The Civil Court of Appeals resolved that the annual interest rate on a debt in US Dollars must not exceed 8% in concept of compensatory interest, or 4% in concept of punitive interest.
On November 22, 2016, a judgment of Tribunal I of the Civil Court of Appeals in “Poliak, Raúl Ignacio vs Goldsztein, Ana and Another re Execution” (file No. 70218/2015), held that the annual interest rate applicable to a debt in US Dollars must not exceed 8% in concept of compensatory interest, or 4% in concept of punitive interest.
On February 16, 2012 the parties signed a loan agreement in US Dollars and agreed on the interest rates applicable to the debt.
The creditor filed a lawsuit claiming the payment of the amount owed and the lower court judge resolved the case by limiting the interest rates that had been agreed upon in the contract. The claimant appealed the decision in terms of such limitation.
The Court of Appeals clarified that its decision does not consist of determining an interest rate, but only in limiting that agreed by the parties, to the extent that such rate infringes the moral rule set both by the repealed Civil Code (“CC”), and by the Civil and Commercial Code currently in force (“CCCN”).

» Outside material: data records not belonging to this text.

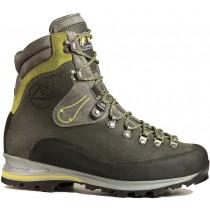 La Sportiva Pamir Boots - Grey - Womens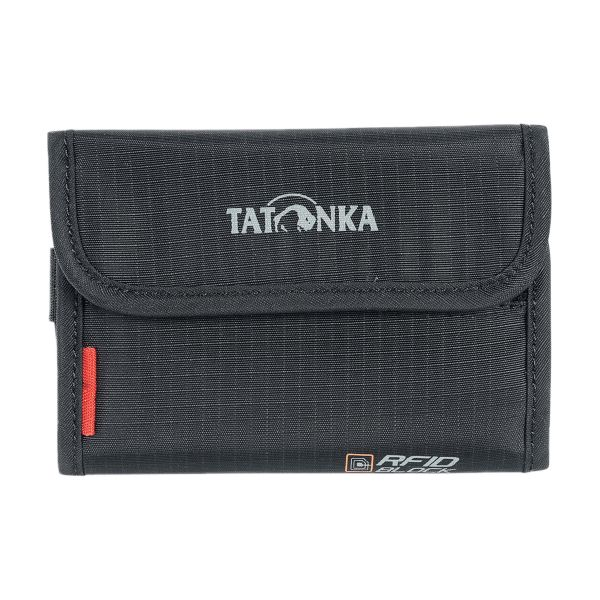 Portafogli con protezione RFID B marca Tatonka colore nero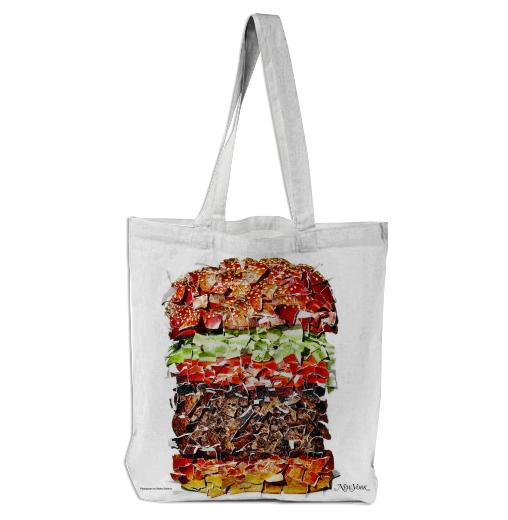 PAOM, Print All Over Me, digital print, design, fashion, style, collaboration, nymag, Tote Bag, Tote-Bag, ToteBag, Deconstructed, Burger, autumn winter spring summer, unisex, Poly, Bags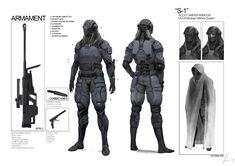 Space Vagabonds: Sniper by `ukitakumuki - http://ukitakumuki.deviantart.com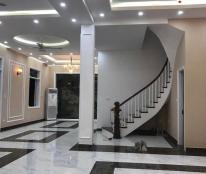 Bán Biệt Thự Châu Âu - KĐT Văn Quán – Hà Đông, 230 m2, 19.5 tỷ.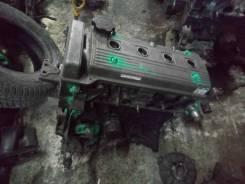 Двигатель Toyota Corona Premio AT210, 4AFE (катушечный)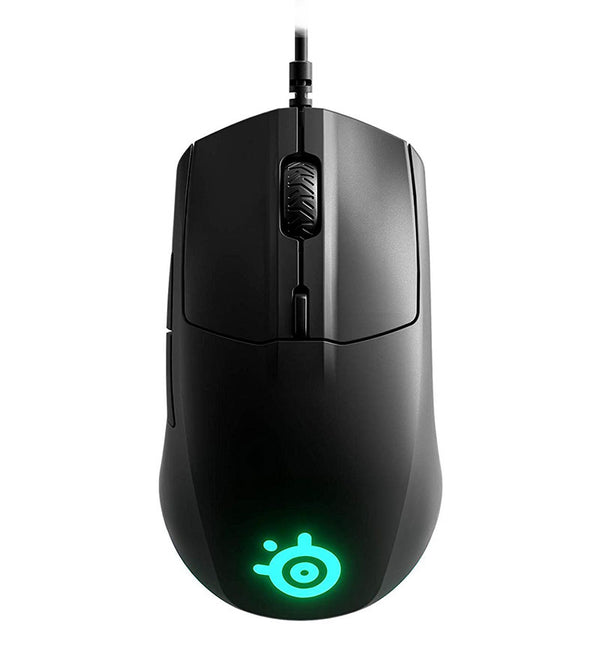SteelSeries Rival 3 Ultralight Optical Gaming Mouse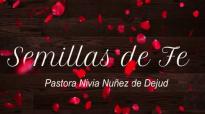 Vida Para Siempre semlla de fe - life forever seed of faith-Pastora Nivia Dejud.mp4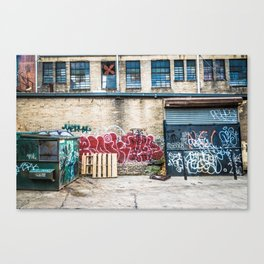 Around Back Canvas Print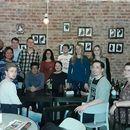 Foto do evento Friday Bar Meeting @ Poczekalnia (Downstairs)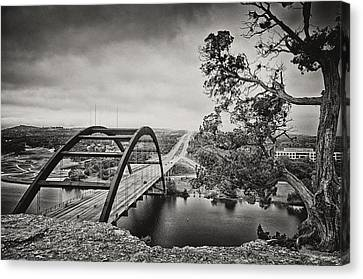 Austin 360 Bridge In Early Dawn Canvas Print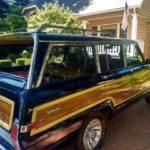 #54, Sacramento designer digs her 1986 Jeep Wagoneer 2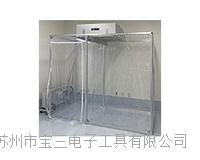 近藤工业日本空气滤芯KONDOH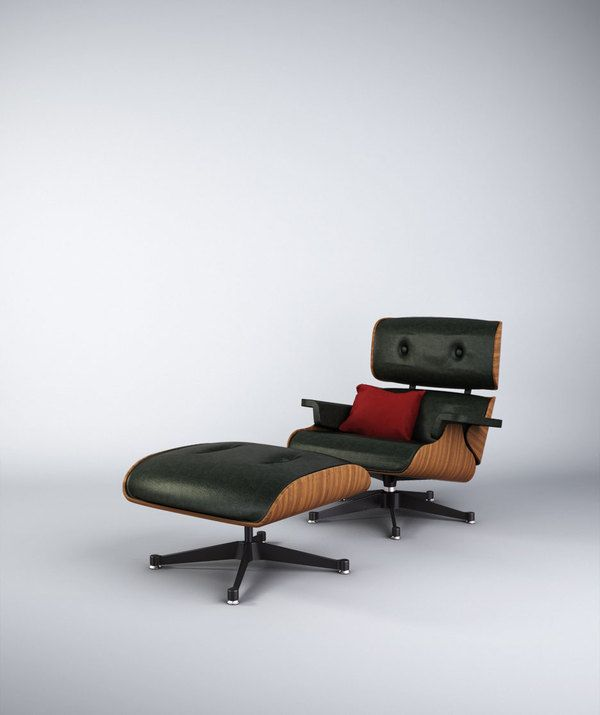 James Eames Lounge Chair James Eames Loung Chair By Mario Rombach, Via Behance (mit ...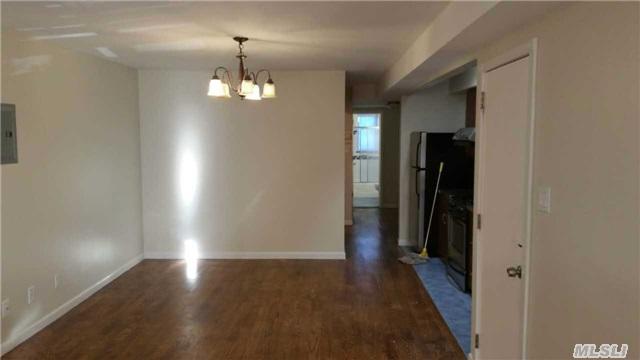 32-23 Leavitt St, Flushing - $1700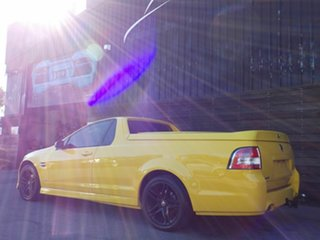 2011 Holden Ute VE II SV6 Yellow 6 Speed Sports Automatic Utility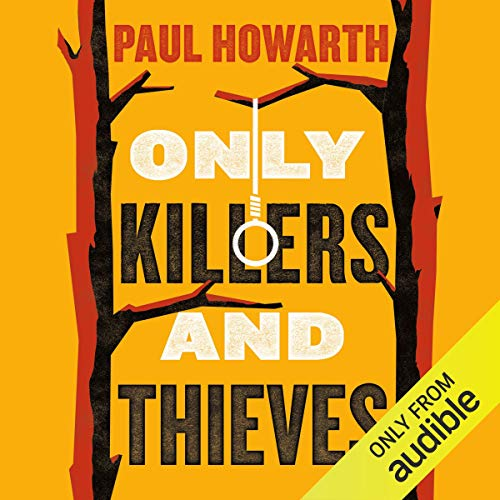 Only Killers and Thieves cover art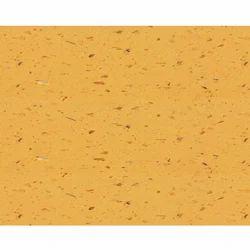 3014 VE Quartz Stone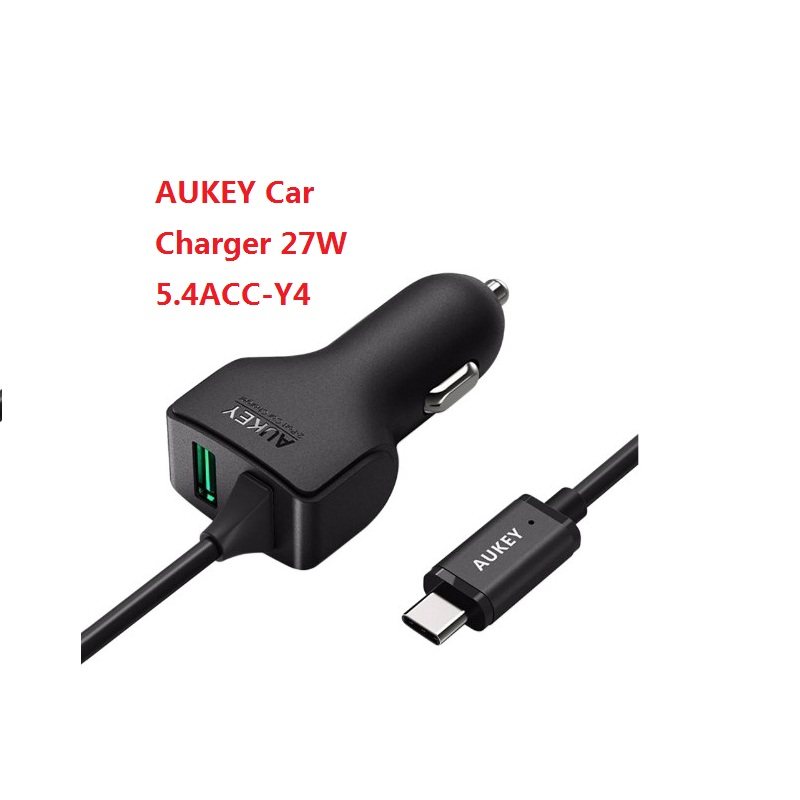 top 10 most popular aukey charger samsung ideas and get free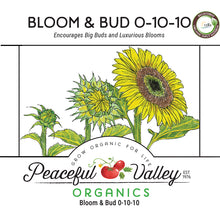 Load image into Gallery viewer, Peaceful Valley Organics Bloom and Bud (4 lb)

Article 21 of the CC provided that contracts cannot leave laws that ensure public order and good customs without effect, while article 1197 of the CC stated that the contracts are law for the parties. The Court of Appeals recalled that these provisions were subject to the guidelines of articles 656 and 953 of the CC: the first established the faculty of judges to reduce sanctions when their amount is disproportionate to the seriousness of the violation that they sanction and when there is an abusive advantage taken of the debtor’s situation. Article 953 provided that the object of legal acts should be things that are in commerce, or facts that are not are impossible, illicit, contrary to the good customs, not prohibited, not opposed to freedom, or causing prejudice to third parties; to the contrary, such acts will be null.
For its part, article 769 of the CCCN establishes that punitive interests agreed upon by the parties are governed by the rules in the penal clause, while the second paragraph of article 794 of the CCCN provides that judges can reduce penalties when their amount is disproportionate to the severity of the breach that they sanction, or gives rise to an abusive exploitation of the debtor.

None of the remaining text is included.